彼は兎に角、艦娘たちに直接顔を見せて、態度で示すと不安定だったメンタルが一気に安定していた。
……飛鷹はその様子を見ながら聞こうと思ってた事を思いきって聞いてみた。
「……ねえ。今だから凄く失礼なことを聞くけど……貴方、何で提督になったの? こんな風になるって、わかってたんでしょ?」
「ああ、それね。……ぶっちゃけると、理由はない」
過去に家族を艦娘で失っているとは思えない発言に飛鷹は目を見開いた。
彼自身も、ため息をついて説明する。
「飛鷹。お前が思っているような立派な人間じゃないよ、俺は。昔から何も自分じゃ考えないで、周りに流されてばっかでさ。親父の時も、兄貴たちの事も、艦娘を恨んでたのに、時間が流れていくとそれもどうでもよくなってさ。恨みを抱えても、居なくなった兄貴も死んだ兄貴も戻ってこないし、意味ないと思ってやめたんだ。親父は深海棲艦全滅させるから俺にも提督になって手伝えって言うし。なんも考えないで、当時就職に行き損ねた俺は親父に言われるまま、提督に入る道を進んでいた。で、自分が兄貴たちと同じ立場になったから、急に怖くなって……これだよ。俺はただ、自分勝手に振る舞っていたんだと思う。そりゃ親父も心配するよ。はぁ……ホント、どうしようもねえなあ……俺」
本当にどうしようもない男だった。
知ってしまえば、こういう勝手極まりない内容で。
飛鷹は、流石に呆れた。ことなかれ主義で提督になるなんて、あまりにもアホらしい理由だった。
「尚更、謝らないといけないわね。勝手な理由で、皆を振り回してしまったもの」
「うん。謝らないと、示しがつかない」
逃げることは今は許されない。
辛い過去を理由に勝手を振る舞うツケは、加速させた飛鷹と共に支払うべきなのだ。
「じゃあ、逃げないでよ。逃げたら艦載機に縛り付けても、鎮守府に連れ戻すから」
「お願い。逃げたら殴ってでも引きずってでも、俺に謝罪させて」
……決定だ。バカな理由で皆の気持ちを踏みにじった男と、彼の事を知らずにイタズラに彼を追い付けて鎮守府に多大な迷惑をかけてしまった二人は、皆に土下座をする事を決めた。
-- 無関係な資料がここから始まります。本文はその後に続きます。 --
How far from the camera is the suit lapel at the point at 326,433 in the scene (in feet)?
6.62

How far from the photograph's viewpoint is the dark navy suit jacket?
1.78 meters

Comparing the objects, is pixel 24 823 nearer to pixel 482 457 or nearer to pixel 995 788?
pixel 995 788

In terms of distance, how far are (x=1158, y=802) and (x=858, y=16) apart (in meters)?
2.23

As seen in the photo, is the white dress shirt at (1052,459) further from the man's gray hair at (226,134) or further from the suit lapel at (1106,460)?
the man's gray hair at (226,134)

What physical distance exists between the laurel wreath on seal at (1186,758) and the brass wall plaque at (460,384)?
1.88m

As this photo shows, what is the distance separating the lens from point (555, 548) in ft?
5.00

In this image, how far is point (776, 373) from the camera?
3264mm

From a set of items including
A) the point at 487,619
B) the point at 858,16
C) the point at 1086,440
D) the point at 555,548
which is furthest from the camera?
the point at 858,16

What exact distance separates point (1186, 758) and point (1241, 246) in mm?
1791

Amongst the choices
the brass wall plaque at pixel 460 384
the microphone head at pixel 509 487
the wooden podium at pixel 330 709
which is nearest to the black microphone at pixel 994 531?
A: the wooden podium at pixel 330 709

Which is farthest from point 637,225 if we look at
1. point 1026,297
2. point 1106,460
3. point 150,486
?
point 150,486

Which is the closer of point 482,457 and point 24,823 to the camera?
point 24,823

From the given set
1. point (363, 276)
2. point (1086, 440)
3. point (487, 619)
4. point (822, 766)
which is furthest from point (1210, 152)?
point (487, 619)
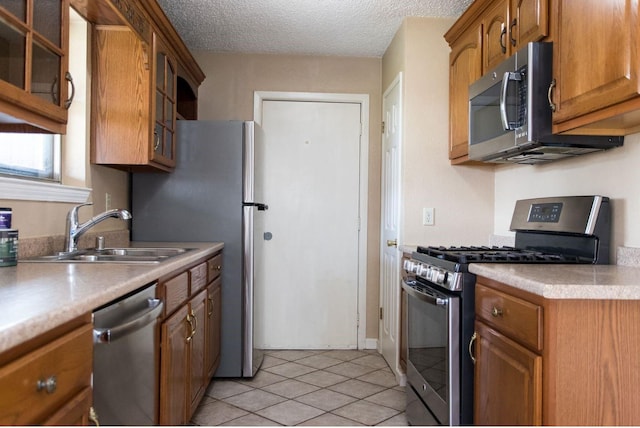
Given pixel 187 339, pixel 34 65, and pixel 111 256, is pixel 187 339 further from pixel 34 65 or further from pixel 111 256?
pixel 34 65

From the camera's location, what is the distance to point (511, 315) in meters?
1.47

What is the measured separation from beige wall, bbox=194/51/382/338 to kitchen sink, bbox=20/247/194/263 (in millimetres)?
1557

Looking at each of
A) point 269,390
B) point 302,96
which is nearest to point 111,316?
point 269,390

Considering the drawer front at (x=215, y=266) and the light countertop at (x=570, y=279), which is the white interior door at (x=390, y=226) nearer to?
the drawer front at (x=215, y=266)

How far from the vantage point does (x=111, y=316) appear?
4.08 feet

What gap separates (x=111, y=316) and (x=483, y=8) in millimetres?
2216

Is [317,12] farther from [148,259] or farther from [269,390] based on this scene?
[269,390]

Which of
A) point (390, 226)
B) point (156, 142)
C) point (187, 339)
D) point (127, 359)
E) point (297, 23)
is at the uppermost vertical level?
point (297, 23)

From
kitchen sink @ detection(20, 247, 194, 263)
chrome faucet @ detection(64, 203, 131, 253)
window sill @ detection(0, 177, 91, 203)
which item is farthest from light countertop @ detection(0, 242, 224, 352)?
chrome faucet @ detection(64, 203, 131, 253)

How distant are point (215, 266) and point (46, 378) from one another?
1.83m

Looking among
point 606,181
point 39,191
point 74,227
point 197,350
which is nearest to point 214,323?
point 197,350

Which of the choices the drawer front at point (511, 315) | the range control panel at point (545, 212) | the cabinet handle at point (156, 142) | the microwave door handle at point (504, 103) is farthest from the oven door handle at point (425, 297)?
the cabinet handle at point (156, 142)

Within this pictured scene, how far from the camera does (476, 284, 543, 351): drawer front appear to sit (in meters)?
1.34

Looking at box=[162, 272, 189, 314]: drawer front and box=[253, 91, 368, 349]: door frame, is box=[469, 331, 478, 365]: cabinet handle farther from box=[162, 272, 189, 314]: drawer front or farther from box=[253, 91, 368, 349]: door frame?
box=[253, 91, 368, 349]: door frame
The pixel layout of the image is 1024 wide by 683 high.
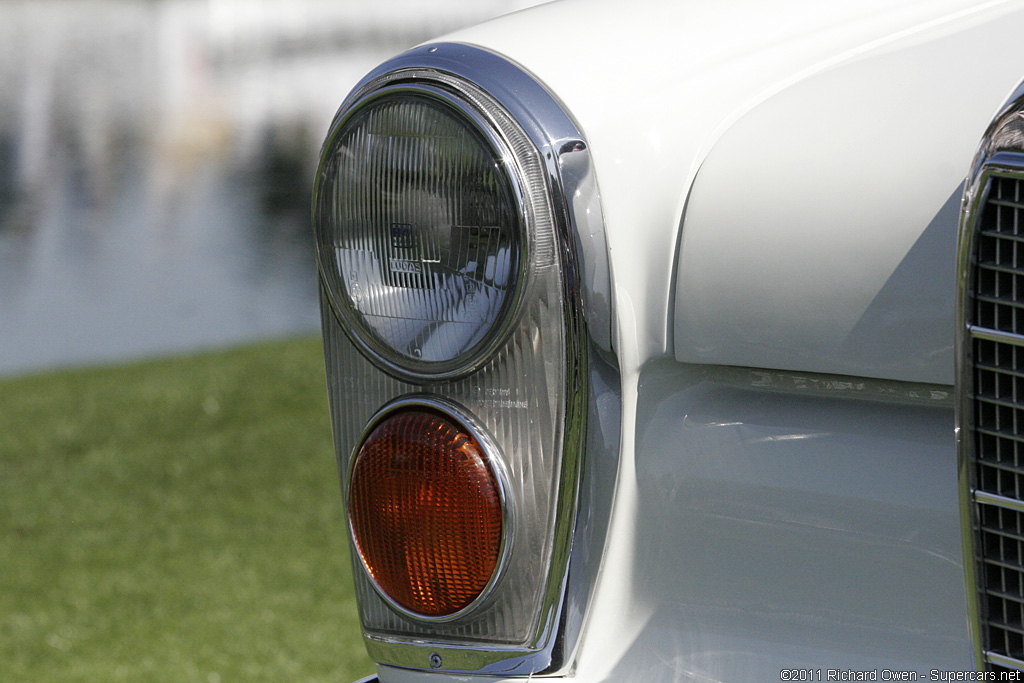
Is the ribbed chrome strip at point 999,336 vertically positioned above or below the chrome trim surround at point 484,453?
above

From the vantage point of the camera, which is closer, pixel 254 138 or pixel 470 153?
pixel 470 153

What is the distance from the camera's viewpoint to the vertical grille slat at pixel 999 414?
3.01 ft

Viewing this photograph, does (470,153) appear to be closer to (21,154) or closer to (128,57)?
(21,154)

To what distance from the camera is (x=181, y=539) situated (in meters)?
3.83

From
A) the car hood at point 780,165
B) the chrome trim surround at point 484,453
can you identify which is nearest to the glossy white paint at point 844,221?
the car hood at point 780,165

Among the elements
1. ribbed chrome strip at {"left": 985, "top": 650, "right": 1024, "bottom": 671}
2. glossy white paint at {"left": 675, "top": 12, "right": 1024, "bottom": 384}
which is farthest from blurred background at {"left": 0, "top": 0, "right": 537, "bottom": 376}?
ribbed chrome strip at {"left": 985, "top": 650, "right": 1024, "bottom": 671}

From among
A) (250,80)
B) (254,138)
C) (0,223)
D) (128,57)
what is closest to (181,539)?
(0,223)

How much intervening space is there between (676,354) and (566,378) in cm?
11

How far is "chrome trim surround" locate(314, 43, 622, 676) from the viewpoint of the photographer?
1.10m

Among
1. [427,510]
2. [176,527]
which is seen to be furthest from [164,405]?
[427,510]

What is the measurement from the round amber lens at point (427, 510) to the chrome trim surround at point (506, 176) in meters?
0.06

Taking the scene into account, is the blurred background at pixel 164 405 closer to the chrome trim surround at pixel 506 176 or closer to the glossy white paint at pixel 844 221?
the chrome trim surround at pixel 506 176

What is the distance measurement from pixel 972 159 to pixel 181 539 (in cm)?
336

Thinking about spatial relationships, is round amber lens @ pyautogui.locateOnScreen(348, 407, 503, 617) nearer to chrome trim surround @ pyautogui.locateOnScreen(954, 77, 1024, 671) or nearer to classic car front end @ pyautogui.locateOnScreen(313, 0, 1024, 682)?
classic car front end @ pyautogui.locateOnScreen(313, 0, 1024, 682)
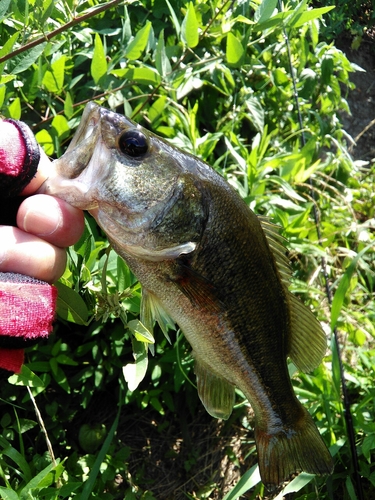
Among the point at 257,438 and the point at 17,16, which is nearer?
the point at 257,438

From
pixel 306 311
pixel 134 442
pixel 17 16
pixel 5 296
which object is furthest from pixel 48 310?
pixel 134 442

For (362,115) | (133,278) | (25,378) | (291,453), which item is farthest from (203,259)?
(362,115)

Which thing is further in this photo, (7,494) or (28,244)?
(7,494)

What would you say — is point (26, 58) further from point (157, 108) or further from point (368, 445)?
point (368, 445)

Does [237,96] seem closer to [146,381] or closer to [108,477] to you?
[146,381]

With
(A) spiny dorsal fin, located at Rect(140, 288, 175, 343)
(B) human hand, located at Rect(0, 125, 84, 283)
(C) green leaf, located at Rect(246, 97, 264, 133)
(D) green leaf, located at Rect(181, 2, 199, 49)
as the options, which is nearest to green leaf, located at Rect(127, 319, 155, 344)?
(A) spiny dorsal fin, located at Rect(140, 288, 175, 343)

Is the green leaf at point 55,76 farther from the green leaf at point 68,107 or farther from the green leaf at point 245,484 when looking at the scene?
the green leaf at point 245,484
その為に、早く鎮守府に戻らなければ。彼は先に戻る飛鷹の背中に、別れ際言った。
「サンキュー、相棒」
「お礼には及ばないわ」
彼女はそう告げて戻っていった。
彼は出来ることをする。自分の都合など、もう知らない。
今するべきと思ったことのみに集中する。
メンタルケアの医者を呼び、もう大丈夫かどうかもう一度見てもらった。
医者も驚く劇的な変化。どんな特効薬を受ければこんな風になるのか。
何度も調べてもらい、一応は大丈夫ではないかと言った医者は様子見で、近々戻ることを許可した。
何かあれば戻ってこいと言われ、彼は己のするべきことに意識を傾ける。
逃げると言う選択肢は、単純になった今の頭からは、きれいさっぱり霧散しているのであった……。